We had a very successful season as far as the algae with the lake looking fabulous through the spring and early summer! The City of Worcester, in conjunction with the ILWA, worked with ESS Group to monitor cyanobacteria/blue-green algae in the lake all summer. Only one treatment was necessary at the end of July.
Volunteers also took part in training with the Environmental Protection Agency, Department of Environmental Protection, many lake, pond and health professionals to learn about how we can help scientists and researchers track cyanobacteria blooms. Learn more at
We saw the nonnative, invasive weed naiad (najas minor) spread rapidly this summer. Naiad has been in Indian Lake for many years but traditionally has not been our most prominent nonnative invasive species.
In early September, we received numerous calls relative to algae in several coves. This was not algae but duckweed. If you look close, you will see the tiny leaves. It is commonly found in Little Indian and Kiver Pond.

------------------------------------

▸ **WHAT NEEDS TO BE DONE**: Please reproduce word for word the stretch of the Indian Lake update from "Volunteers also took" through "and Kiver Pond.".

▸ **LISTED ENTRIES**:
------------------------------------

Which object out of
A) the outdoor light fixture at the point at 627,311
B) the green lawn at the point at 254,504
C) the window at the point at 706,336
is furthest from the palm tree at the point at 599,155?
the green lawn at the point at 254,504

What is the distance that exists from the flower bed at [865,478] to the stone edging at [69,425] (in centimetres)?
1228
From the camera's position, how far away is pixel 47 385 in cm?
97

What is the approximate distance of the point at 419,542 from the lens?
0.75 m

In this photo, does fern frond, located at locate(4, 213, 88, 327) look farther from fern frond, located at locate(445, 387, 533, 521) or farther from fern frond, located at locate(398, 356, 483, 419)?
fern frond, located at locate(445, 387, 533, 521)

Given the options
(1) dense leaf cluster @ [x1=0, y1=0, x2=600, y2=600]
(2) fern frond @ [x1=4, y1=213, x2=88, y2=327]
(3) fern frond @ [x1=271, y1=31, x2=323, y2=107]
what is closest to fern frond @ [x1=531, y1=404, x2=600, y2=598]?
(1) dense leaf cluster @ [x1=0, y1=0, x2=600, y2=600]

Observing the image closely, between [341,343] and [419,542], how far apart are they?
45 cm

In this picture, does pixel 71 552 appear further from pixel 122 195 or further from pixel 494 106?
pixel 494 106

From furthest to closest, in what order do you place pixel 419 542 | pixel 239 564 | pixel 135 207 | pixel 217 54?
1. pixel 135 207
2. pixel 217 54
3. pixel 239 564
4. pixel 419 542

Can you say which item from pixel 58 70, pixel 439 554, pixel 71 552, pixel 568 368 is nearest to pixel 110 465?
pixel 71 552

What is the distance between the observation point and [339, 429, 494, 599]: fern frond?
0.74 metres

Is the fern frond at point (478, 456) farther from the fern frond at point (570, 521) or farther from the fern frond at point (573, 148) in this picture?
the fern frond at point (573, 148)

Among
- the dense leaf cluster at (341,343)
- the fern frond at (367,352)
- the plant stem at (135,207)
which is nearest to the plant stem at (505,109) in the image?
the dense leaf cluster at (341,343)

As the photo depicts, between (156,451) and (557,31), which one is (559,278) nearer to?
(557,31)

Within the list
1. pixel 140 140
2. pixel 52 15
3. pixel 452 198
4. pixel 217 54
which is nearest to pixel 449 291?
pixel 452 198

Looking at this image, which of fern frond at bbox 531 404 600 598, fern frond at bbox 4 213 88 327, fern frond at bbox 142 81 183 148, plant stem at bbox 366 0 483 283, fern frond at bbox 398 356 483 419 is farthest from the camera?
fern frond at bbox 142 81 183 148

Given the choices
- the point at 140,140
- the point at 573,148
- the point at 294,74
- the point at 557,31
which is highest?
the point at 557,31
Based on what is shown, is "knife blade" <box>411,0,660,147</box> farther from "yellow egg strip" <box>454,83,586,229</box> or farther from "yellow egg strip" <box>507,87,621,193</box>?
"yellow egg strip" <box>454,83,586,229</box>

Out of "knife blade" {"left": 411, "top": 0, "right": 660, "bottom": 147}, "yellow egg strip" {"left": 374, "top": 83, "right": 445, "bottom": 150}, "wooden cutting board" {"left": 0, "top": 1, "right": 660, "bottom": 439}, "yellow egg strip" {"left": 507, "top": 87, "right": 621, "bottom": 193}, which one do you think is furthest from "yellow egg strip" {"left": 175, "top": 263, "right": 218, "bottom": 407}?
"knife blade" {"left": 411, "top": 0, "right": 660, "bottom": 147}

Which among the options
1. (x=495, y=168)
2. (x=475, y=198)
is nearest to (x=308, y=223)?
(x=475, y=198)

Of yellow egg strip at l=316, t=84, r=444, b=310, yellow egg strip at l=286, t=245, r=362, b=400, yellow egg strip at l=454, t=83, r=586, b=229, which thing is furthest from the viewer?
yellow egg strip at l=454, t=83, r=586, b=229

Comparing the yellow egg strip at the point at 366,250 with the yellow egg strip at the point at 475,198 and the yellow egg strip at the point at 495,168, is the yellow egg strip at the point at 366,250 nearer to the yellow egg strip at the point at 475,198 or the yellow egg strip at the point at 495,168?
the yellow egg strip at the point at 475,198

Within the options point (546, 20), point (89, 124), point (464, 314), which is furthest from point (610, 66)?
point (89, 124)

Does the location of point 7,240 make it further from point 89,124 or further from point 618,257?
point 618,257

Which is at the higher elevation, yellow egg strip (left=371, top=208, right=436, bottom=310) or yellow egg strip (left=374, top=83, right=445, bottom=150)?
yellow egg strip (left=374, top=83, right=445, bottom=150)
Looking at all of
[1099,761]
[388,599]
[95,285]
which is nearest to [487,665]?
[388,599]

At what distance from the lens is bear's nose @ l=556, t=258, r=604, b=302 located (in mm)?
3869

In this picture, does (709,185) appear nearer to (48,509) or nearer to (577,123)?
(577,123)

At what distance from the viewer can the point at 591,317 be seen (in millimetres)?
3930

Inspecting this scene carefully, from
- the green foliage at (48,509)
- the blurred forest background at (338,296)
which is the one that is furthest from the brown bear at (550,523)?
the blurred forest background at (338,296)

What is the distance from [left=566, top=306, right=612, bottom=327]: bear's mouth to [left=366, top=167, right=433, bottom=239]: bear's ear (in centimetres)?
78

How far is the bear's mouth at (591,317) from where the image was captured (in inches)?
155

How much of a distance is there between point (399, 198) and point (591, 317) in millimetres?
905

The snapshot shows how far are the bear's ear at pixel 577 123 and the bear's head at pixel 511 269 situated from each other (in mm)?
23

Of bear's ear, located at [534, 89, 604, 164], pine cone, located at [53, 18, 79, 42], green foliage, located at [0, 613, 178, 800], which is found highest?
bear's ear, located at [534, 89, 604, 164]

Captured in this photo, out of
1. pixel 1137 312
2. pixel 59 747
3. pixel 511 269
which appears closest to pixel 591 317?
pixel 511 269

------------------------------------

▸ **WRITTEN REPLY**:
Volunteers also took part in training with the Environmental Protection Agency, Department of Environmental Protection, many lake, pond and health professionals to learn about how we can help scientists and researchers track cyanobacteria blooms. Learn more at
We saw the nonnative, invasive weed naiad (najas minor) spread rapidly this summer. Naiad has been in Indian Lake for many years but traditionally has not been our most prominent nonnative invasive species.
In early September, we received numerous calls relative to algae in several coves. This was not algae but duckweed. If you look close, you will see the tiny leaves. It is commonly found in Little Indian and Kiver Pond.